Fix periodically stuck in parallel datamanager (#2713)

* Fix sticking in parallel datamanager
nerfstudio-project · Jan 5, 2024 · 98a2126 · 98a2126
1 parent a8e6f8f
commit 98a2126
Show file tree

Hide file tree

Showing 2 changed files with 14 additions and 38 deletions.
diff --git a/nerfstudio/data/datamanagers/parallel_datamanager.py b/nerfstudio/data/datamanagers/parallel_datamanager.py
@@ -22,41 +22,24 @@
 import time
 from dataclasses import dataclass, field
 from pathlib import Path
-from typing import (
-    Dict,
-    Generic,
-    List,
-    Literal,
-    Optional,
-    Tuple,
-    Type,
-    Union,
-)
+from typing import Dict, Generic, List, Literal, Optional, Tuple, Type, Union
 
 import torch
-import torch.multiprocessing as mp
+from pathos.helpers import mp
 from rich.progress import track
 from torch.nn import Parameter
 
 from nerfstudio.cameras.cameras import Cameras, CameraType
 from nerfstudio.cameras.rays import RayBundle
 from nerfstudio.data.datamanagers.base_datamanager import (
     DataManager,
-    VanillaDataManagerConfig,
     TDataset,
+    VanillaDataManagerConfig,
     variable_res_collate,
 )
 from nerfstudio.data.dataparsers.base_dataparser import DataparserOutputs
-from nerfstudio.data.pixel_samplers import (
-    PixelSampler,
-    PixelSamplerConfig,
-    PatchPixelSamplerConfig,
-)
-from nerfstudio.data.utils.dataloaders import (
-    CacheDataloader,
-    FixedIndicesEvalDataloader,
-    RandIndicesEvalDataloader,
-)
+from nerfstudio.data.pixel_samplers import PatchPixelSamplerConfig, PixelSampler, PixelSamplerConfig
+from nerfstudio.data.utils.dataloaders import CacheDataloader, FixedIndicesEvalDataloader, RandIndicesEvalDataloader
 from nerfstudio.model_components.ray_generators import RayGenerator
 from nerfstudio.utils.rich_utils import CONSOLE
 
@@ -76,7 +59,7 @@ class ParallelDataManagerConfig(VanillaDataManagerConfig):
     """Maximum number of threads to use in thread pool executor.

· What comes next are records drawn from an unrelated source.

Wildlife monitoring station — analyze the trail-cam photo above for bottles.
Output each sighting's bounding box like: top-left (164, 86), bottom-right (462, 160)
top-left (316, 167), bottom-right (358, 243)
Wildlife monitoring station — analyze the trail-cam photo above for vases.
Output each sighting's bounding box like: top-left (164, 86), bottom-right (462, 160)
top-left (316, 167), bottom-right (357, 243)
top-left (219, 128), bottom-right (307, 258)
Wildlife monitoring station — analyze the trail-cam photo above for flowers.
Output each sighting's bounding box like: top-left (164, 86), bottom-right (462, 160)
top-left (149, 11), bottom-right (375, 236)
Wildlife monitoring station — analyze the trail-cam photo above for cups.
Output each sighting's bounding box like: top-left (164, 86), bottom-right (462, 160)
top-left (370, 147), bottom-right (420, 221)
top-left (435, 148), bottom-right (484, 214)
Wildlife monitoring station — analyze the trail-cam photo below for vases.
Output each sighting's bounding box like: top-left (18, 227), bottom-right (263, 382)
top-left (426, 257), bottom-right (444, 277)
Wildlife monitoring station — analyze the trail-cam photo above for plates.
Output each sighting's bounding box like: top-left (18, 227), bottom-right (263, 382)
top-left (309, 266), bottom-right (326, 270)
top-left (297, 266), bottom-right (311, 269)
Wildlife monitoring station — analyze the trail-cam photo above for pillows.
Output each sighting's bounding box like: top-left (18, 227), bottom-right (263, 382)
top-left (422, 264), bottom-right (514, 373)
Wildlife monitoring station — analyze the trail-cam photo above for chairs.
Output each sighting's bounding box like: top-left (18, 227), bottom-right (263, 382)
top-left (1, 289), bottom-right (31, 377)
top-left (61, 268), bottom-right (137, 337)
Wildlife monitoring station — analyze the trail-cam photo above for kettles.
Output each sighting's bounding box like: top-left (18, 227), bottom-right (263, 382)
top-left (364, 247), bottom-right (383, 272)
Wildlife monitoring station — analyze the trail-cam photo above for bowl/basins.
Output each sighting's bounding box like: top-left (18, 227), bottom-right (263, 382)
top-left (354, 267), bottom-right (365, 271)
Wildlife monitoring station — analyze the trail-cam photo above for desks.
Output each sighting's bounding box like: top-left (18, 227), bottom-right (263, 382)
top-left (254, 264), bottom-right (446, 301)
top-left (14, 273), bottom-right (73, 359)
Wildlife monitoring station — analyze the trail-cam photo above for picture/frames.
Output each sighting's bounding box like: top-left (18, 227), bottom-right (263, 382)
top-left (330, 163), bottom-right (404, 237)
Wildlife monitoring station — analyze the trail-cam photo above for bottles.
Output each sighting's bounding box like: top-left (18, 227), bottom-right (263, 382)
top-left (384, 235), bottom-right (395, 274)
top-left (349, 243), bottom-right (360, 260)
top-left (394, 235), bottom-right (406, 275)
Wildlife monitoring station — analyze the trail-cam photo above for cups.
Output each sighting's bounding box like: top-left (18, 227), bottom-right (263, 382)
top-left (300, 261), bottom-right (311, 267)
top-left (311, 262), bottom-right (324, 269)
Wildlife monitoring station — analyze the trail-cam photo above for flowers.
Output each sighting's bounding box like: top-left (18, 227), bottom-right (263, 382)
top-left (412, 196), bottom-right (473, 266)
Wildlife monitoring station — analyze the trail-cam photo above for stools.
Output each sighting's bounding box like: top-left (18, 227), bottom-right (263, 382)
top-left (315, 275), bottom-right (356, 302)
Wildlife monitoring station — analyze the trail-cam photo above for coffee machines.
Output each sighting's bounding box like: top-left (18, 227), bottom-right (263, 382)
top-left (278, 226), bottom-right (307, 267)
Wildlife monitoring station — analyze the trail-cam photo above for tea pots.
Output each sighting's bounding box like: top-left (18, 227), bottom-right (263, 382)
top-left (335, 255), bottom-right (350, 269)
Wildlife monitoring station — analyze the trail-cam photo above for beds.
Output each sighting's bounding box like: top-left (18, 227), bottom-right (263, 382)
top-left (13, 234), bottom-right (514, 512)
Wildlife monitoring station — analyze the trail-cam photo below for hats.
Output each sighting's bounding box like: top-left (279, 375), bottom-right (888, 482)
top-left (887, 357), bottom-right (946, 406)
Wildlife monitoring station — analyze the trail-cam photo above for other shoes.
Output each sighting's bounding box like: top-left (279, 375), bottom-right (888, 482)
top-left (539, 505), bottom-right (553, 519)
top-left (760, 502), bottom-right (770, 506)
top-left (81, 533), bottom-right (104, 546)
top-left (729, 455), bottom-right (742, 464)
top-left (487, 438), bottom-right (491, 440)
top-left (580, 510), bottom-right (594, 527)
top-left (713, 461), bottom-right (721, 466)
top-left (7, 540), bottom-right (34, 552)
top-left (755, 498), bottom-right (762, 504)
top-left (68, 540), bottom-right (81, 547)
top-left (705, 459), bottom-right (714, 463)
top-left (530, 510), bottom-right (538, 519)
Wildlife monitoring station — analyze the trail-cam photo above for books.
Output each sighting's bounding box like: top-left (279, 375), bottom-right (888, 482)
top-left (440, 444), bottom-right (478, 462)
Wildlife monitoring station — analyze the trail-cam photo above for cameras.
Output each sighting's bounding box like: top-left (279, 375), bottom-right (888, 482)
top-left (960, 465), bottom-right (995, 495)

If None, use ThreadPool default."""
 
 
-class DataProcessor(mp.Process):
+class DataProcessor(mp.Process):  # type: ignore
     """Parallel dataset batch processor.
 
     This class is responsible for generating ray bundles from an input dataset
@@ -92,7 +75,7 @@ class DataProcessor(mp.Process):
 
     def __init__(
         self,
-        out_queue: mp.Queue,
+        out_queue: mp.Queue,  # type: ignore
         config: ParallelDataManagerConfig,
         dataparser_outputs: DataparserOutputs,
         dataset: TDataset,
@@ -120,7 +103,7 @@ def run(self):
                 ray_bundle = ray_bundle.pin_memory()
             while True:
                 try:
-                    self.out_queue.put_nowait((ray_bundle, batch))
+                    self.out_queue.put((ray_bundle, batch))
                     break
                 except queue.Full:
                     time.sleep(0.0001)
@@ -188,8 +171,8 @@ def __init__(
         self.exclude_batch_keys_from_device = self.train_dataset.exclude_batch_keys_from_device
         # Spawn is critical for not freezing the program (PyTorch compatability issue)
         # check if spawn is already set
-        if mp.get_start_method(allow_none=True) is None:
-            mp.set_start_method("spawn")
+        if mp.get_start_method(allow_none=True) is None:  # type: ignore
+            mp.set_start_method("spawn")  # type: ignore
         super().__init__()
 
     def create_train_dataset(self) -> TDataset:
@@ -223,7 +206,7 @@ def setup_train(self):
         """Sets up parallel python data processes for training."""
         assert self.train_dataset is not None
         self.train_pixel_sampler = self._get_pixel_sampler(self.train_dataset, self.config.train_num_rays_per_batch)  # type: ignore
-        self.data_queue = mp.Manager().Queue(maxsize=self.config.queue_size)
+        self.data_queue = mp.Queue(maxsize=self.config.queue_size)  # type: ignore
         self.data_procs = [
             DataProcessor(
                 out_queue=self.data_queue,  # type: ignore
@@ -238,10 +221,6 @@ def setup_train(self):
             proc.start()
         print("Started threads")
 
-        # Prime the executor with the first batch
-        self.train_executor = concurrent.futures.ThreadPoolExecutor(max_workers=self.config.max_thread_workers)
-        self.train_batch_fut = self.train_executor.submit(self.data_queue.get)
-
     def setup_eval(self):
         """Sets up the data loader for evaluation."""
         assert self.eval_dataset is not None
@@ -274,11 +253,7 @@ def setup_eval(self):
     def next_train(self, step: int) -> Tuple[RayBundle, Dict]:
         """Returns the next batch of data from the parallel training processes."""
         self.train_count += 1
-
-        # Fetch the next batch in an executor to parallelize the queue get() operation
-        # with the train step
-        bundle, batch = self.train_batch_fut.result()
-        self.train_batch_fut = self.train_executor.submit(self.data_queue.get)
+        bundle, batch = self.data_queue.get()
         ray_bundle = bundle.to(self.device)
         return ray_bundle, batch
 

diff --git a/pyproject.toml b/pyproject.toml
@@ -63,7 +63,8 @@ dependencies = [
     "trimesh>=3.20.2",
     "timm==0.6.7",
     "gsplat==0.1.0",
-    "pytorch-msssim"
+    "pytorch-msssim",
+    "pathos"
 ]
 
 [project.urls]